• _ASSIGNMENT_
Each line of the data below holding the word "name" must be copied.

[Saved entries]
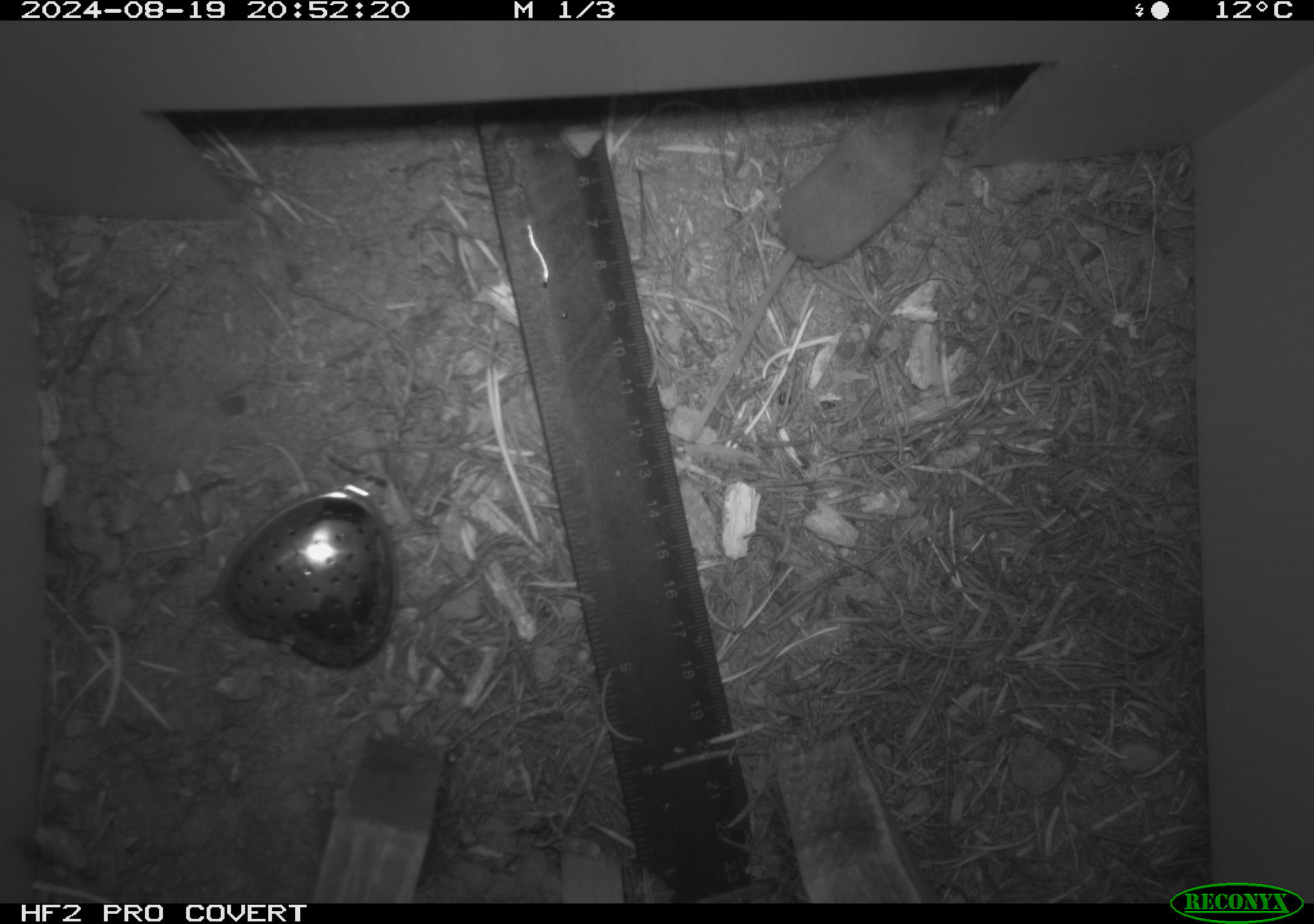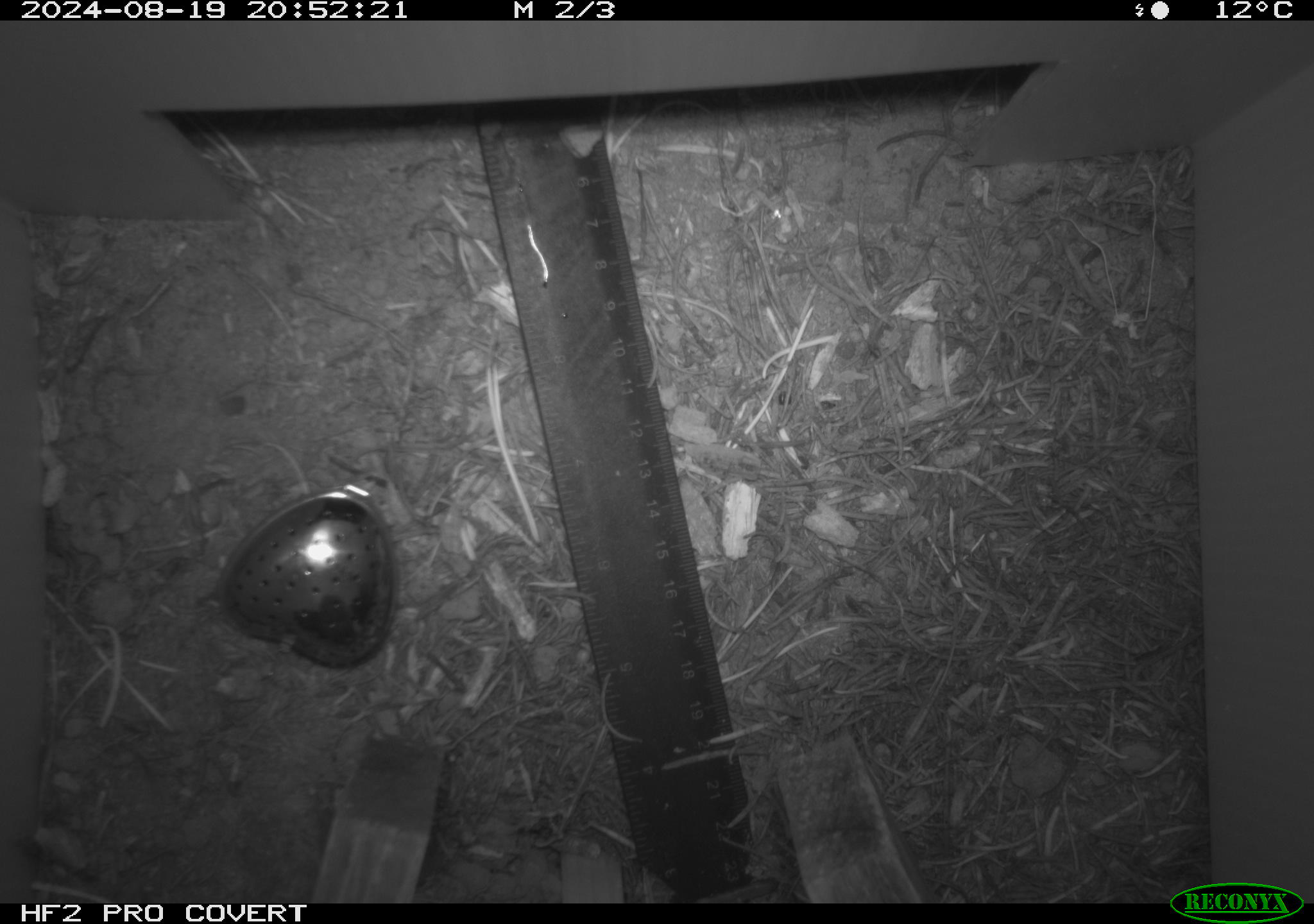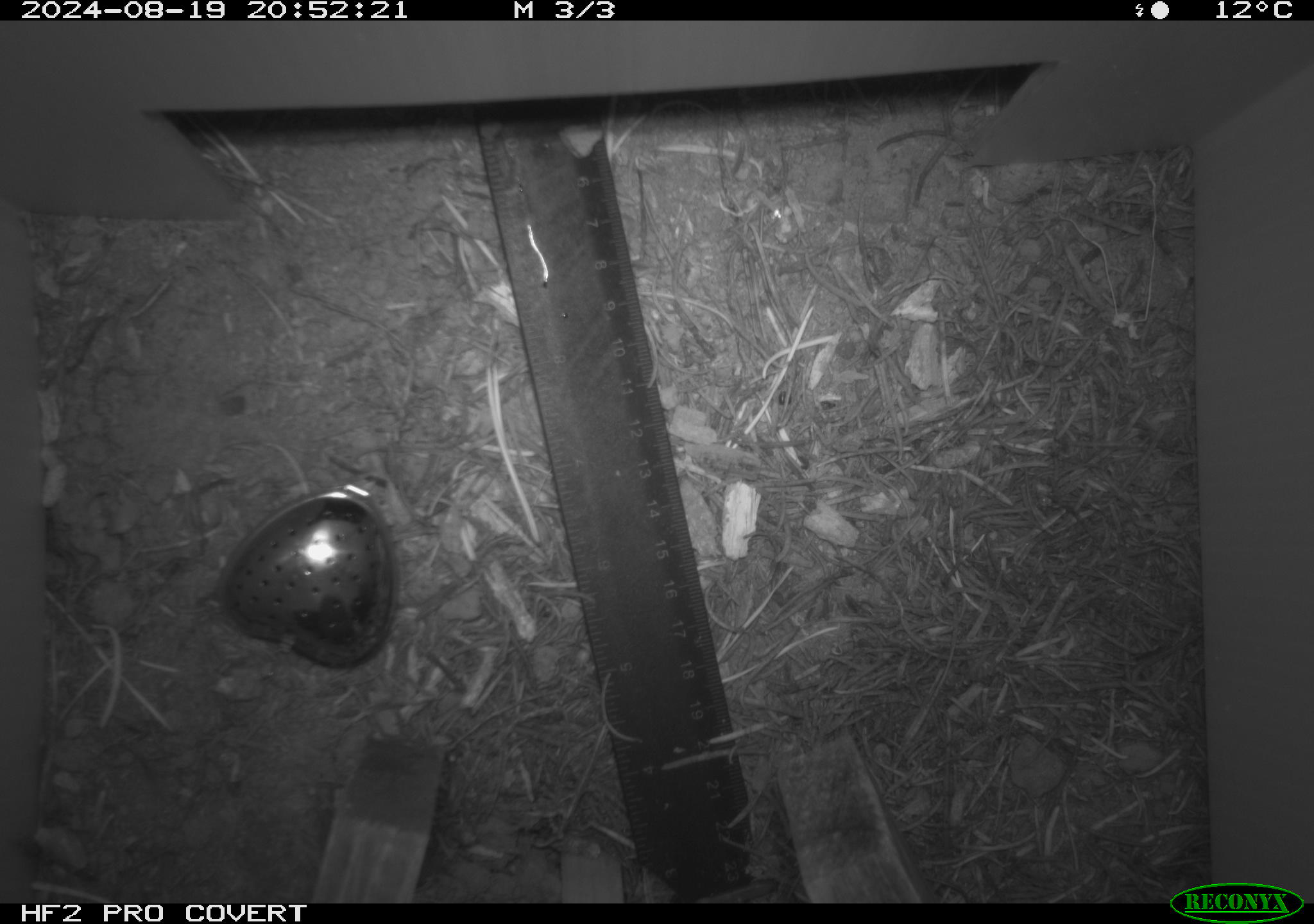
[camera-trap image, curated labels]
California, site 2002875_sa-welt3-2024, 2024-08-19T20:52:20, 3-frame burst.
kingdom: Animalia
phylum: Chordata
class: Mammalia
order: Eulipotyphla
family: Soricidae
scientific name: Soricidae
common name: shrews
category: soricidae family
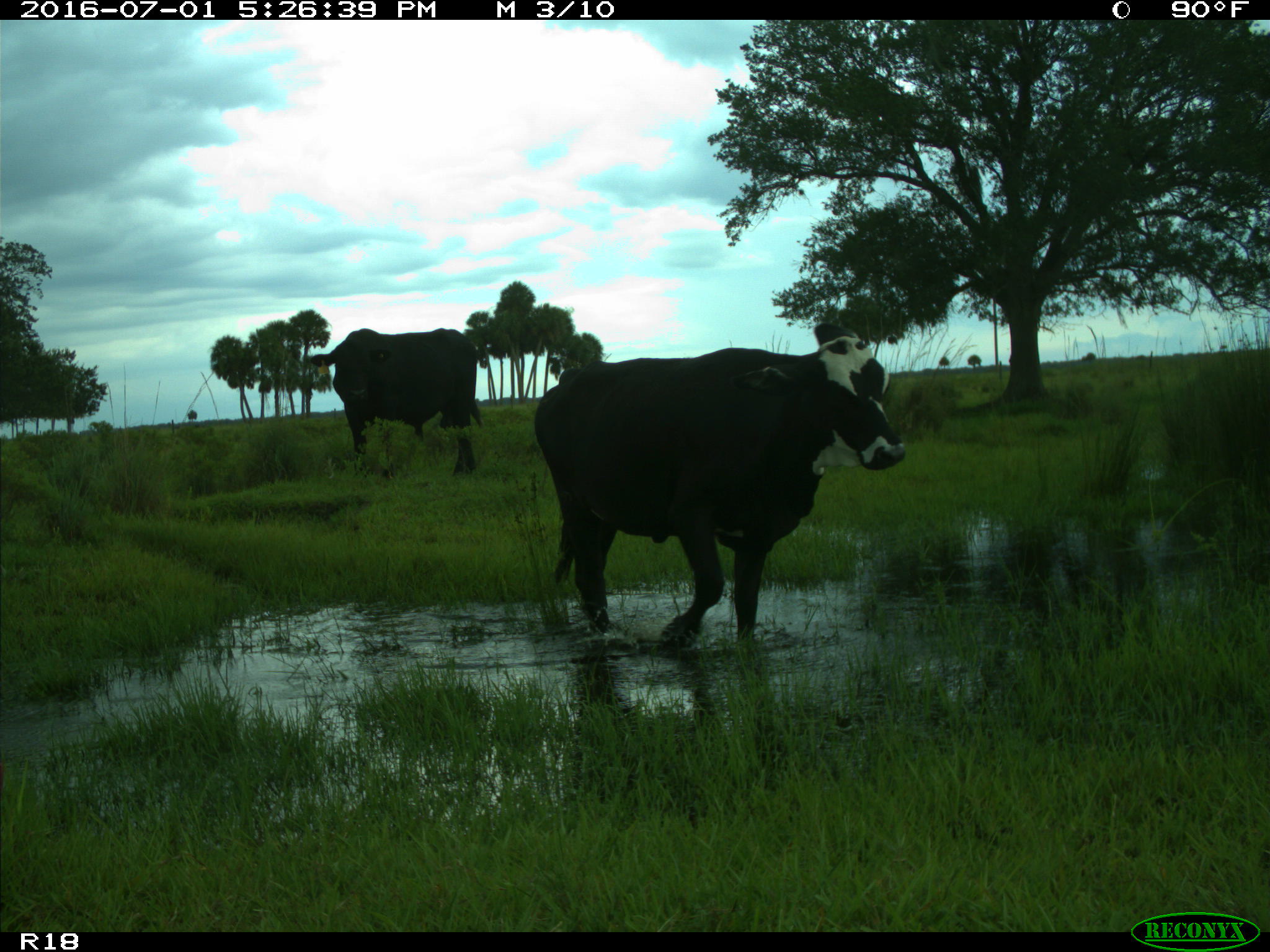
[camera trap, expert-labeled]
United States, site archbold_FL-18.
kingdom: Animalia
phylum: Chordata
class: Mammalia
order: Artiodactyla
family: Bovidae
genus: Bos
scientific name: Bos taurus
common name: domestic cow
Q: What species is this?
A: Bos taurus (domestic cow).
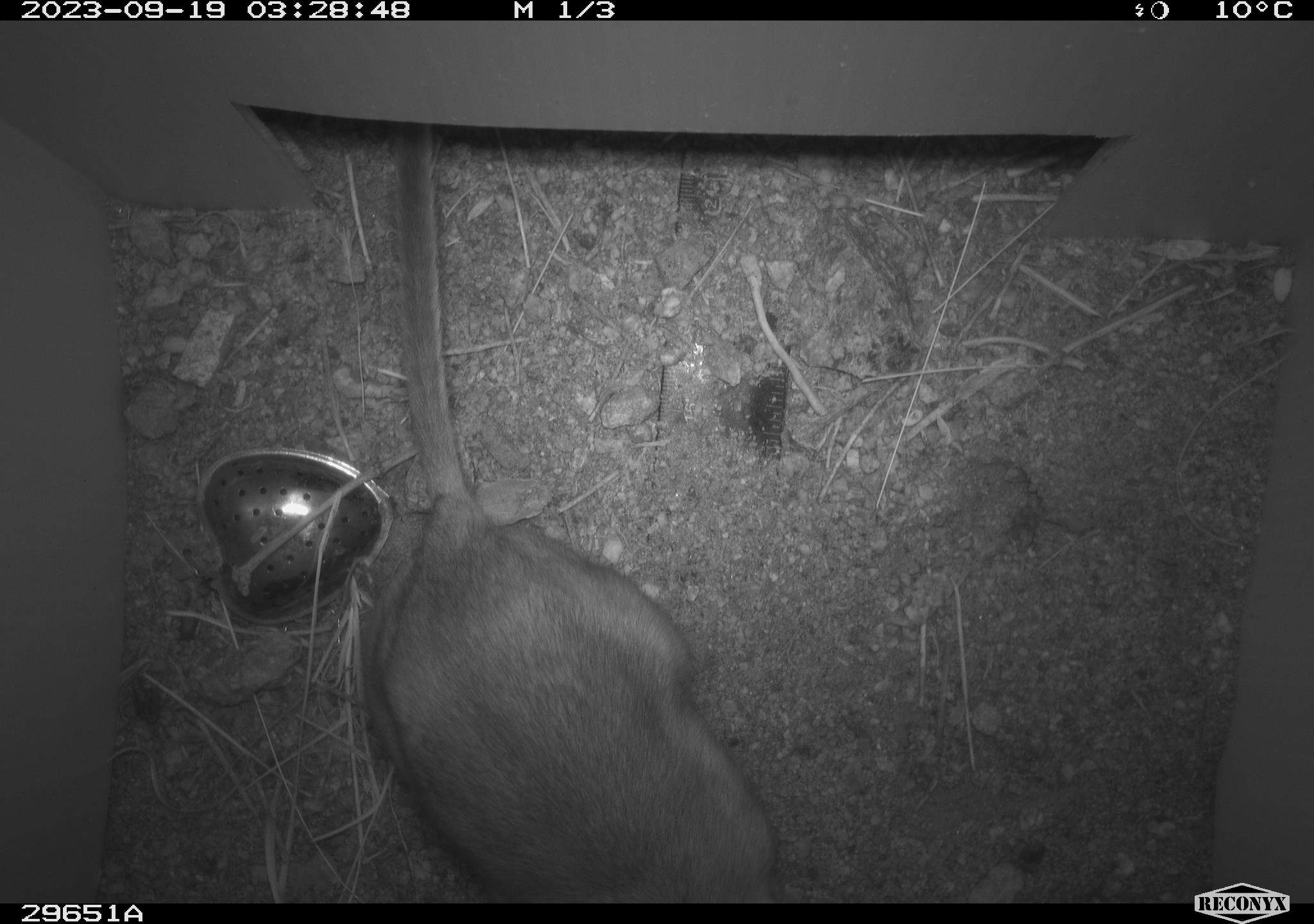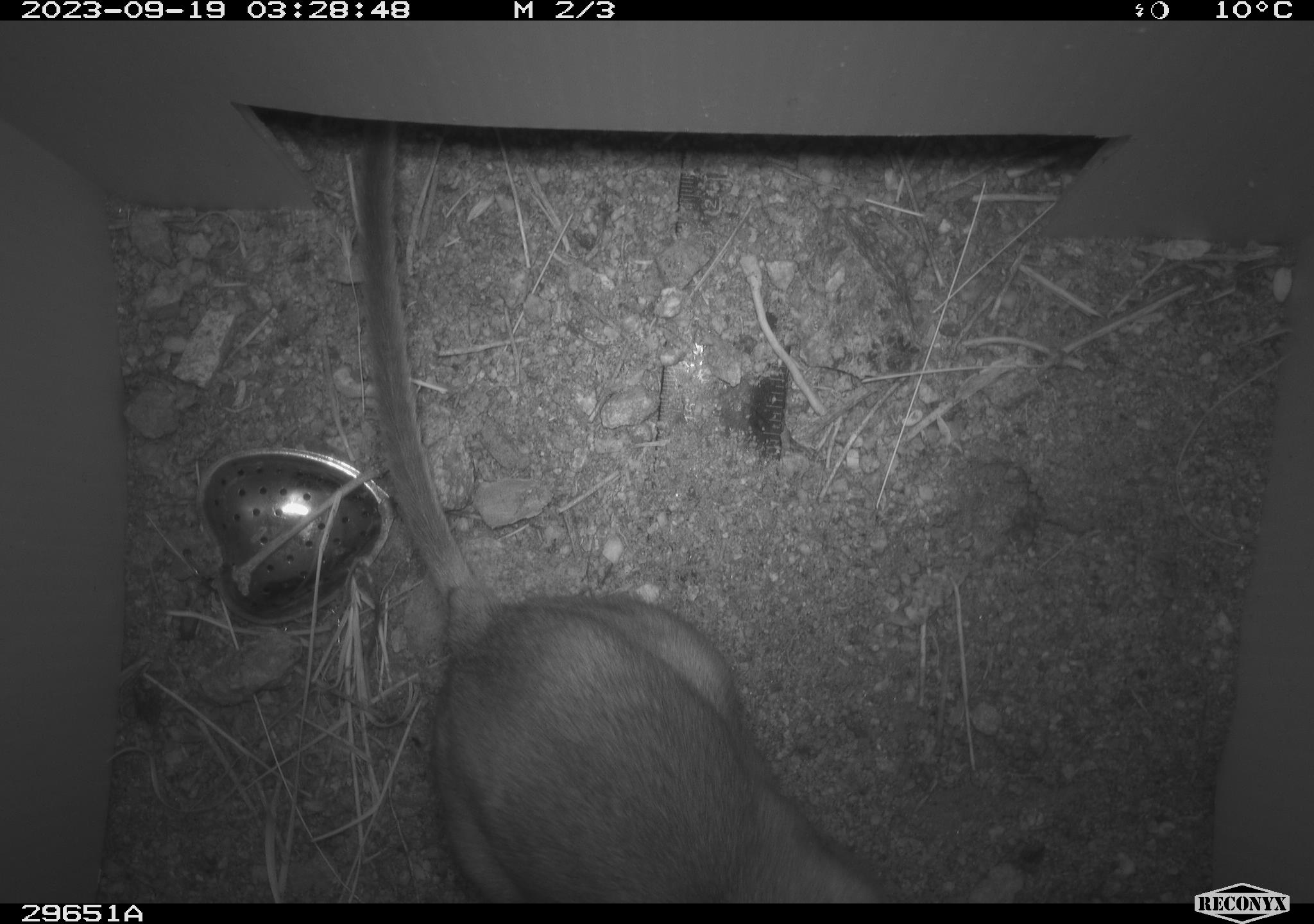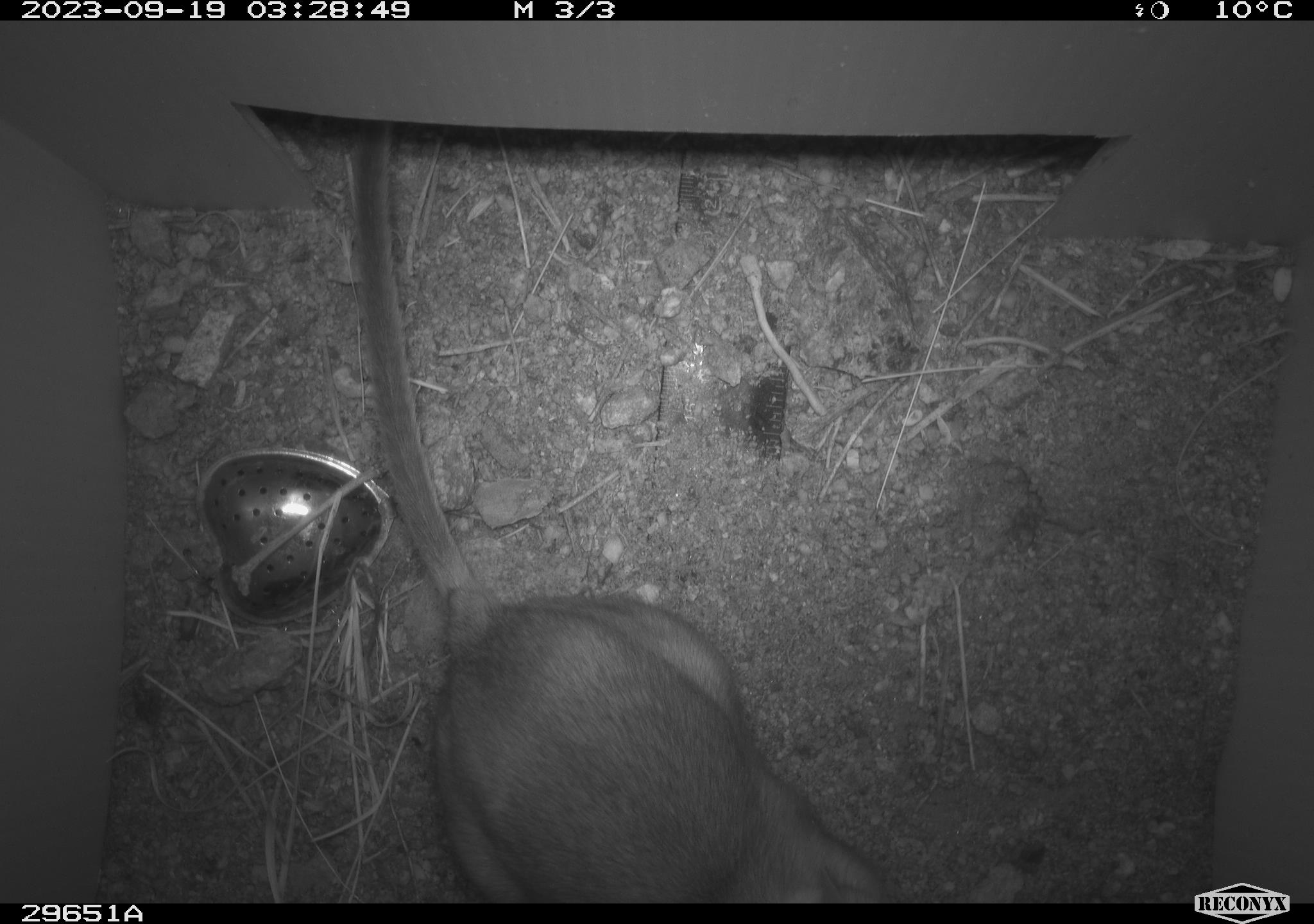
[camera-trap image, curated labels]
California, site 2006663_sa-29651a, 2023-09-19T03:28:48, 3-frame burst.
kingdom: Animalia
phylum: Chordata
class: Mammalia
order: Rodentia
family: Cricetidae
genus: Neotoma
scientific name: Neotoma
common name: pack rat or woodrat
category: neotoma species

• _RESPONSE AREA_
scientific name: Soricidae
common name: shrews
scientific name: Bos taurus
common name: domestic cow
scientific name: Neotoma
common name: pack rat or woodrat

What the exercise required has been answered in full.